Isiah Parker let the Man see him. He stepped out from behind a utility pole with a theater ad aimed at the train riders. “‘The Mystery of Edwin Drood’ Is a Musical,” it said.
Parker waved.
Isiah Parker walked down a flight of rickety stairs. He stayed thirty yards ahead of the Man. The soot-blackened stairs led to the main railroad station, a Victorian waiting room that had changed little over several decades.
The same old iron railing still went along the grimy walls, the same ornate moldings loomed sixteen to eighteen feet overhead. Probably the same dust was collecting on the walls and a line of faded red telephone booths. Every phone was out of order.
A blue door to the left of the newsstand said “MEN’S.” Parker approached the door, pushing the heavy silver bar forward.
The bathroom looming beyond the door was empty, even at the height of rush hour.
Parker checked the foul-smelling stalls anyway. He found no early morning junkies shooting up, no street bums sleeping one off on a toilet.
The Man entered the bathroom a few seconds behind Parker. He stepped up to one of the cracked urinals and began to use it. He was a good manager of his own time. White men were excellent at that, Parker had learned over the years.
“How are you, Isiah?” He was matter-of-fact. For a moment, it almost made Parker angry enough to show his feelings. The Man was humoring him by coming here. He’d found a new way to be condescending. Go and talk to Parker. Calm that nigger down.
“This has been a hard time.” Parker tried to control his anger, any sign of what he was really thinking.
“I know it has been.” The Man was the deputy police commissioner of New York. His name was Charles Mackey. He had originally met Parker when the detective was being honored for having the most narcotics arrests in Manhattan. That was three years ago.
“If it’s any consolation,” he said now, “we’re almost home. This next one is important, though, very important to us, Isiah. Then our little private war will be over. After that, they’ll be doing the job for us. We’re seeing it happen around the world already.”
“When you approached me,” Parker interrupted, “you said it wouldn’t be much different from regular undercover police work. Well, it’s different. It disorients you. You’re not sure which side you’re on.”
The deputy police commissioner listened and he nodded. Parker remembered that Mackey had always been a good listener, a rabbi inside the department.
“You’re on the right side of the law. You’re still on the side of the angels.
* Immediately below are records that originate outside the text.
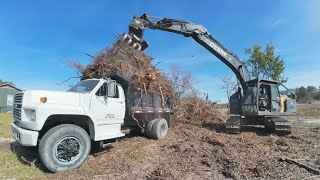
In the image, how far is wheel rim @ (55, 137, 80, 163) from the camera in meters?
6.48

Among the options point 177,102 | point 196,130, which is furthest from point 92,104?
point 177,102

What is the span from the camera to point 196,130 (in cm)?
1245

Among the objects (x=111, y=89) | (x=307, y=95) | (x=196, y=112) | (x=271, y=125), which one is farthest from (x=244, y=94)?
(x=307, y=95)

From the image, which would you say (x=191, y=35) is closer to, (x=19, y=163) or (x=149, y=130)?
(x=149, y=130)

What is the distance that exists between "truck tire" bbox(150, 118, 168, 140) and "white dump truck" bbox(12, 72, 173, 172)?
0.86 m

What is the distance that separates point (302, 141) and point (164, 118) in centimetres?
549

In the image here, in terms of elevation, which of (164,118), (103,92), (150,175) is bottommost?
(150,175)

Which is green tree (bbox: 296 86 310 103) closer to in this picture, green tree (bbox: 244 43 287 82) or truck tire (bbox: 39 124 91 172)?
green tree (bbox: 244 43 287 82)

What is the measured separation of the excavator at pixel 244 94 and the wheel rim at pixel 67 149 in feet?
18.5

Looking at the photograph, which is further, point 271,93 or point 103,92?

Don’t worry about that, Isiah. What the hell choice did we have? What choice did they give us?…They were practicing their goddamn street law. The Colombians had their own brand of the same thing. So did the Italians, the Cosa Nostra. What were we allowed to do in retaliation? What were we supposed to do?
“We could bring them to court, and not even get a grand jury to hear a murder case. Nine New York cops were killed last year. The street law was working perfectly. We had to do something. There were no alternatives left. You know that.”
Parker stared into Charles Mackey’s large and moist blue eyes. He was a white man, a fish-belly, but for some reason, Parker had always trusted him. Something was bothering him now, though.
He couldn’t figure out what it was. Something about the Man was wrong. Something about this undercover work was wrong. The side of the angels? He didn’t know anymore.
“Do you know who murdered your brother, Marcus? Do you know who mutilated your brother’s body?” Charles Mackey continued in an angry and almost self-righteous tone. “Do you know the answer to that?”
“Yes, I know who murdered my brother.”